Em Paulista, visitamos o meliponário do Sr. Amauri Padilha, que segundo o Dr. Renato, "possui as melhores abelhas de Pernambuco!" Realmente ele tem razão: o Sr. Amauri é muito caprichoso com as suas abelhas e utiliza os produtos apenas para consumo próprio. Possui caixas que não abre há mais de 15 anos! Apesar de ser advogado, sua dedicação pessoal com as abelhas é impressionante. É um naturalista nato. Possui mais de 30 ninhos de uruçu. Retira mel em dezembro e divide o ninho (quando o faz) em outubro. Ele cria as abelhas há mais de 15 anos e como já disse, apenas para consumo próprio, da família. Apesar da quantidade e qualidade de mel que retira ou que poderia retirar, não é o seu objetivo lucrar com as abelhas. Conserva o excesso dos produtos retirados no freezer. Possui mel no congelador há 5 anos. Também consome pólen e faz seu próprio geopropólis. Utiliza como anestésico, uma resina vermelha retirada dos ninhos. A caixa que está adotando é de uma madeira chamada amarelo vinhático a qual, segundo ele, é excelente contra cupim e umidade. Alguns cortiços nunca foram mexidos!
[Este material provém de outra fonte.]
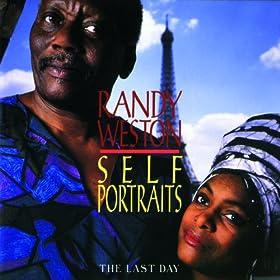 Ganawa In Paris (Instrumental)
Realmente as colméias do Sr. Amauri são as mais fortes e mais bonitas que vi. Um fato a seu favor é a "logística" de morar ao lado de uma reserva florestal, não tendo assim a preocupação com a falta de alimento para as abelhas.
 


Produção de mel do Sr. Amauri Padilha, recipiente a esquerda contém 5 litros. 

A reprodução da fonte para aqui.